I Can Train Penalty Shooting

Really?!

That was the cold pitch of a German neuroscientist to an elite football coach a couple of years back. Here's how the grateful manager relayed that exchange, in the aftermath of a victory he dedicated to them.

"Neuro11 got in contact with us two years ago. One of them is a neuroscientist and he said 'we can train penalty shooting' I thought ‘really, that sounds interesting, come over' ".

The rest, as they say, is history. In the second of the season's successful shootout wins, the boss even explained the one missed kick was down to his misplaced meddling. He chided himself for telling the taker to change his usual routine.

My point today is not to rehash what we learnt back in March. It is the more pertinent angle around the selling of anything 'new'.

The 'prospect' was a coach renowned for being innovative. Trying new ideas.

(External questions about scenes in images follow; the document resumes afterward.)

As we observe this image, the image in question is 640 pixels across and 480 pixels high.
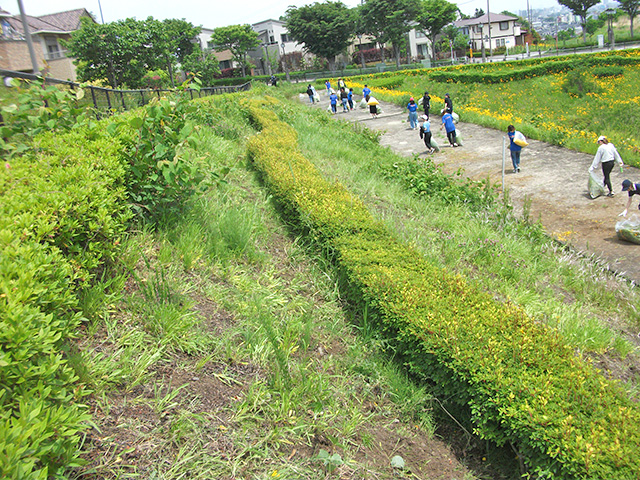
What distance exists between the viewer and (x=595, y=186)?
8.95 m

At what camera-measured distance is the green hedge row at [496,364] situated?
2.54 metres

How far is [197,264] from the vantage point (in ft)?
13.3

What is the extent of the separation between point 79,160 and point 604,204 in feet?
29.2

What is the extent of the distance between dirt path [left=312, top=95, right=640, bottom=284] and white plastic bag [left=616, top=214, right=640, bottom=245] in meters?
0.10

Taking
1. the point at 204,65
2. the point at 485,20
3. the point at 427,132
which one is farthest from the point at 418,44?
the point at 427,132

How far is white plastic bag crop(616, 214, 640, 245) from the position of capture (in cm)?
696

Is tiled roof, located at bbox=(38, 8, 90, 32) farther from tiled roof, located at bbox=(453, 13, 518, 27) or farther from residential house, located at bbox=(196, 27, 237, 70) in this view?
tiled roof, located at bbox=(453, 13, 518, 27)

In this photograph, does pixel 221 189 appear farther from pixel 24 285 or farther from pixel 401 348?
pixel 24 285

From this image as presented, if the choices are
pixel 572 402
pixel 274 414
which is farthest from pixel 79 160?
pixel 572 402

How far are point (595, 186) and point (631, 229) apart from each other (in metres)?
2.23

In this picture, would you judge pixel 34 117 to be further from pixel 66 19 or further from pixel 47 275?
pixel 66 19

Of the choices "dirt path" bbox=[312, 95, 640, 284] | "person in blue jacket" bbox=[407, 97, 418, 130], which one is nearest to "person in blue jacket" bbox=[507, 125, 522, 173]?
"dirt path" bbox=[312, 95, 640, 284]

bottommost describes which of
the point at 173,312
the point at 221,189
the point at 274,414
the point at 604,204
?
the point at 604,204

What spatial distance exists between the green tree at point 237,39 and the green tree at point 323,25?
6.40 m
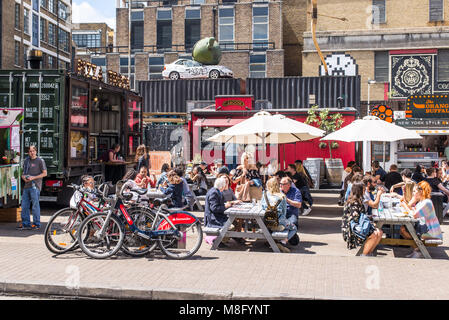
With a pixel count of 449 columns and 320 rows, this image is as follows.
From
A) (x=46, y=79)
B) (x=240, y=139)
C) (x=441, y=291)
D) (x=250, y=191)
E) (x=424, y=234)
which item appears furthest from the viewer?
(x=240, y=139)

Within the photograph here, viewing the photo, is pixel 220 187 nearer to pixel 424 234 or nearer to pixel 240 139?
pixel 424 234

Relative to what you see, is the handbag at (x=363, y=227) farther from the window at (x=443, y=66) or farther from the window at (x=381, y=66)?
the window at (x=443, y=66)

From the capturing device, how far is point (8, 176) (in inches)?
437

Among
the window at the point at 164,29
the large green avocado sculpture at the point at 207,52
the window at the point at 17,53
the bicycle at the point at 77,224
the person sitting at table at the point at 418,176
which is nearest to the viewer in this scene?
the bicycle at the point at 77,224

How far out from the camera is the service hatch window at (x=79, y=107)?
1318 centimetres

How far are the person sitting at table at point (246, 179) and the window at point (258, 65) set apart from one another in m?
35.2

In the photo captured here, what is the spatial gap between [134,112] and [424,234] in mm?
11102

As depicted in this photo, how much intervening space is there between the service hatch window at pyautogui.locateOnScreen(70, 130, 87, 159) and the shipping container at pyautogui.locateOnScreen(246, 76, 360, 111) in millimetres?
18956

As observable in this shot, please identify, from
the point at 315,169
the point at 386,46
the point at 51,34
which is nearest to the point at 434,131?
the point at 315,169

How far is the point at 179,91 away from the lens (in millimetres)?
33125

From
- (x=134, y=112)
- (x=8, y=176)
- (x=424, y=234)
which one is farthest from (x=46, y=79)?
(x=424, y=234)

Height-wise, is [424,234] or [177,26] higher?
[177,26]

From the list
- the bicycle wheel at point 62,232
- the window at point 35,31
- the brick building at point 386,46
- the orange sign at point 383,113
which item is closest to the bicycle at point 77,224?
Answer: the bicycle wheel at point 62,232
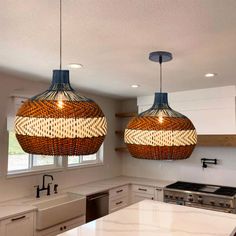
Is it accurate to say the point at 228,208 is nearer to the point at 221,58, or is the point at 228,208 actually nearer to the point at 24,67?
the point at 221,58

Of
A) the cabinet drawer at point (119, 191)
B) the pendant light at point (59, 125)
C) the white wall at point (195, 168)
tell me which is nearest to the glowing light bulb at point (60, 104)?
the pendant light at point (59, 125)

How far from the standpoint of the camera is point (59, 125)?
38.6 inches

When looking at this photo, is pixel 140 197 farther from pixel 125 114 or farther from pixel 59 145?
A: pixel 59 145

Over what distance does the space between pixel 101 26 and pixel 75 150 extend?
1013mm

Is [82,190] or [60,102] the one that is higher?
[60,102]

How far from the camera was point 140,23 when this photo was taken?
1646 mm

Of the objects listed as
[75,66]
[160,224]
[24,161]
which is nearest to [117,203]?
[24,161]

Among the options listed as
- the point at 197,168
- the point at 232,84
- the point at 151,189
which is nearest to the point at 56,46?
the point at 232,84

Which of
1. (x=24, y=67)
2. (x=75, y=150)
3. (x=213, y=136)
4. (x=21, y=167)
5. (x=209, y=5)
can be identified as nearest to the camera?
(x=75, y=150)

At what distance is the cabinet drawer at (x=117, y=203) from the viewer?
4.16m

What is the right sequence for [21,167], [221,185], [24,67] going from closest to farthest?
[24,67] → [21,167] → [221,185]

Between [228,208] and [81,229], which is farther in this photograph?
[228,208]

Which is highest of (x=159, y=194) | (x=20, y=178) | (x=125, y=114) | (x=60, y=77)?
(x=125, y=114)

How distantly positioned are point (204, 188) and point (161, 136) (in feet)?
9.34
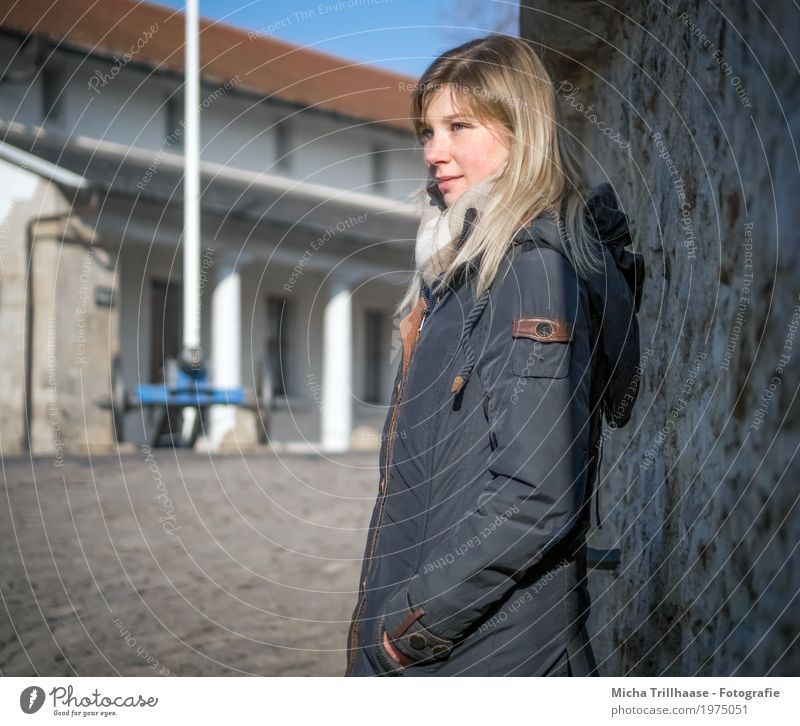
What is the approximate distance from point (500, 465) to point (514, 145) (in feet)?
1.77

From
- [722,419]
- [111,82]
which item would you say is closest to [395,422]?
[722,419]

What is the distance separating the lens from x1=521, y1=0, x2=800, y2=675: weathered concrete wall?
5.48 feet

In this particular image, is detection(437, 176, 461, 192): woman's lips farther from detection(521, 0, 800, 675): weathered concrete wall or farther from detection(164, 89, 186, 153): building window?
detection(164, 89, 186, 153): building window

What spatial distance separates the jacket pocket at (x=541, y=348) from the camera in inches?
60.5

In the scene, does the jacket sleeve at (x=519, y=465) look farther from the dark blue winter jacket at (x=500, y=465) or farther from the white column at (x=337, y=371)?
the white column at (x=337, y=371)

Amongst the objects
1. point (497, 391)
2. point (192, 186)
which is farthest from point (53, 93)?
point (497, 391)

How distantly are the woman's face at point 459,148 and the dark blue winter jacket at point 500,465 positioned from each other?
0.60 ft

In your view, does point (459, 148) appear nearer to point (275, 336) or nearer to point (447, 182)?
point (447, 182)

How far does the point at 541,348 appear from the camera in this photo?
60.7 inches

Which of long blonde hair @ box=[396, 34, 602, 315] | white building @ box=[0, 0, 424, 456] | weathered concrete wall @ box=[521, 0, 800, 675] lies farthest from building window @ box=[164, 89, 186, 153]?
long blonde hair @ box=[396, 34, 602, 315]

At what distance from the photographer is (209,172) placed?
16766 millimetres

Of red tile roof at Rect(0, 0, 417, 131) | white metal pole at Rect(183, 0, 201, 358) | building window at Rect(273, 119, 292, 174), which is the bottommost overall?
white metal pole at Rect(183, 0, 201, 358)

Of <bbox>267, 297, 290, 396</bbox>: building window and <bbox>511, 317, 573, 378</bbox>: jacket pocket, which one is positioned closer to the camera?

A man who has employed data scientists, cutting edge and at the time ridiculed approaches to the set-play of throw-ins, and taken on novel approaches to ingraining certain patterns of play in his players such as the infamous win-back-possession 8sec giant countdown clock.

Maybe he was always going to be receptive to something most others would feel a bit too 'out-there'?

Did the brain man try anyone else in the game before? We may never know.

But we do know though, that his pitched worked. He got the meeting.

There's two winners from this for us.

The first being that there is a sentence that similarly begins, "I can..." for us.

What is it?

Our next word is the verb. The action.

The object, is where the improvement occurs.

For my own present endeavours, I wondered on this as a starting point;

"I can unlock distinctive video sales calls".

I'm sure I could make this better once I say it 'live' a few times too.

How would your sentence sound?

Then second, is the context of the pitchee.

The famed ratio of 'early adopters' is an immutable law in new tech selling.

This prospect who became a buyer is a rarity. But not so much as you'd fear.

The numbers are solid.

One in six and a quarter fit the bill.

4/25, writ another way.

16% of people are naturally predisposed to consider anything 'new'.

Meaning roughly five other people would dismiss such an invite before the next person might give due consideration your way.

Are you playing these odds correctly as well?